All-carbon nanoarchitectures as high-performance separation membranes with superior stability

The application of graphene-based membranes is hindered by their poor stability under practical hydrodynamic conditions. Here, nanocarbon architectures are designed by intercalating surface-functionalized, small-diameter, multi-walled carbon nanotubes (MWCNTs) into reduced graphene oxide (rGO) sheets to create highly stable membranes with improved water permeability and enhanced membrane selectivity. With the intercalation of 10 nm diameter MWCNTs, the water permeability reaches 52.7 L m^-2 h^-1 bar^-1, which is 4.8 times that of pristine rGO membrane and five to ten times higher than most commercial nanofiltration membranes. The membrane also attains almost 100% rejection for three organic dyes of different charges.
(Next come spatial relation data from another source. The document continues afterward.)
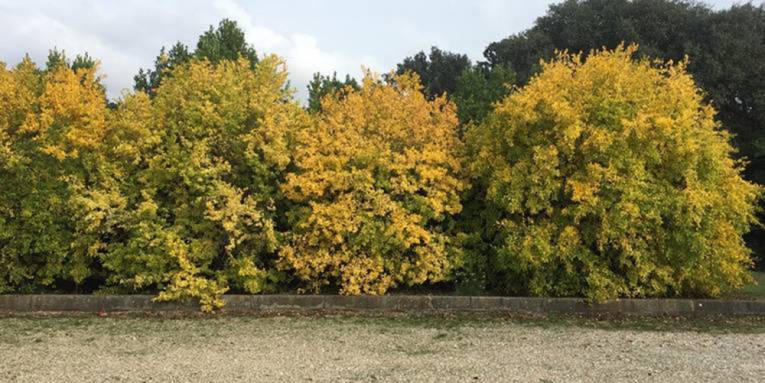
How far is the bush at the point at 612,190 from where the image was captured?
8.06 m

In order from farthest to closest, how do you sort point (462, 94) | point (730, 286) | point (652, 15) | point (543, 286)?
point (652, 15) → point (462, 94) → point (730, 286) → point (543, 286)

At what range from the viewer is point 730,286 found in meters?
9.02

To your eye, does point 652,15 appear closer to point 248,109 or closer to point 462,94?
point 462,94

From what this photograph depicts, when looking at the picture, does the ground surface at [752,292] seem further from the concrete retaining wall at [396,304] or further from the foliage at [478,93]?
the foliage at [478,93]

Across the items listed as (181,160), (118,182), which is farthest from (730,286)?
(118,182)

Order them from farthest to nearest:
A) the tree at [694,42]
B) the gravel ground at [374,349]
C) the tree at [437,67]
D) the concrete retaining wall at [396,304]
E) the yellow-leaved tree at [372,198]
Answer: the tree at [437,67] → the tree at [694,42] → the yellow-leaved tree at [372,198] → the concrete retaining wall at [396,304] → the gravel ground at [374,349]

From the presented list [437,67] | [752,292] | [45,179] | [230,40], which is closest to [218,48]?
[230,40]

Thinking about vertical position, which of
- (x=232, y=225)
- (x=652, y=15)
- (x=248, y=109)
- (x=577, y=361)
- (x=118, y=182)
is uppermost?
(x=652, y=15)

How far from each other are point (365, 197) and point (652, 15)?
19920mm

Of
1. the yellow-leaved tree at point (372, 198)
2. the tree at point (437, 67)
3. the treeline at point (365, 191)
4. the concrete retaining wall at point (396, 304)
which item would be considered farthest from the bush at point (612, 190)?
the tree at point (437, 67)

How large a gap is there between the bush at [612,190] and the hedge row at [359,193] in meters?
0.03

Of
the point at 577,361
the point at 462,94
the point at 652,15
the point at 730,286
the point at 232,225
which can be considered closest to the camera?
the point at 577,361

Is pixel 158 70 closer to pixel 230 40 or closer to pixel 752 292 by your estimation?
pixel 230 40

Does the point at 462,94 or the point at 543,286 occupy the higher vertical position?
the point at 462,94
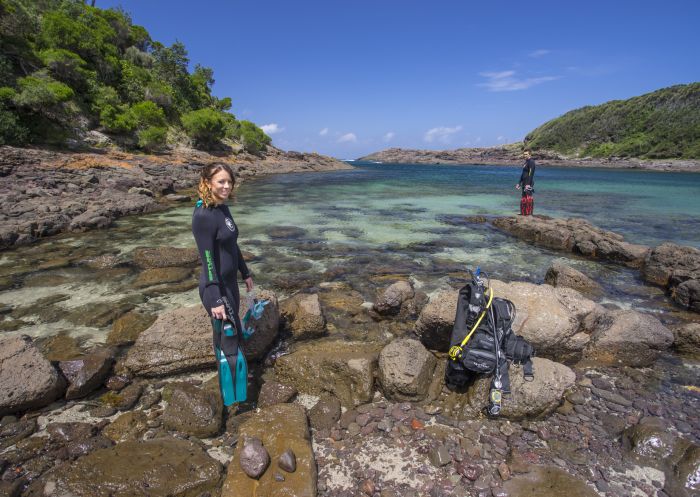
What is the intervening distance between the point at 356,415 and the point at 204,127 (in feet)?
173

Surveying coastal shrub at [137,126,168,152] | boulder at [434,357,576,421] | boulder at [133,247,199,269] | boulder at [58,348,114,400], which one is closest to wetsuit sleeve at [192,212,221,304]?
boulder at [58,348,114,400]

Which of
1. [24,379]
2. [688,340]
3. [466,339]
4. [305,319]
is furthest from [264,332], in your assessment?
[688,340]

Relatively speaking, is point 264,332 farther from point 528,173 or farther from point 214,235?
point 528,173

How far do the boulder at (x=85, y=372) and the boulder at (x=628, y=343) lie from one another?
23.5 feet

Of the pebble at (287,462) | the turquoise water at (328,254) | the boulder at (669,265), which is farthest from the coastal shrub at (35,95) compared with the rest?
the boulder at (669,265)

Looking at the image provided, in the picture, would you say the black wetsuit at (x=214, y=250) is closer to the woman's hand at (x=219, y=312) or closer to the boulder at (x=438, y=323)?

More importantly, the membrane can endure a turbulent hydrodynamic flow with cross-flow rates up to 2000 mL min^-1 and a Reynolds number of 4667. Physicochemical characterization reveals that the inner graphitic walls of the MWCNTs can serve as spacers, while nanoscale rGO foliates on the outer walls interconnect with the assimilated rGO sheets to instill superior membrane stability. In contrast, intercalating with single-walled nanotubes fails to reproduce such stability. Overall, this nanoarchitectured design is highly versatile in creating both graphene-rich and CNT-rich all-carbon membranes with engineered nanochannels, and is regarded as a general approach in obtaining stable membranes for realizing practical applications of graphene-based membranes. All-carbon nanoarchitectured membranes comprising reduced graphene oxide and multi-walled carbon nanotubes exhibit a high water permeability, which is five to ten times higher than most commercial nanofiltration membranes. The membranes show almost 100% organic dye rejection and, most importantly, superior membrane stability under a turbulent hydrodynamic flow condition of 2000 mL min^-1 and a Reynolds number of 4667.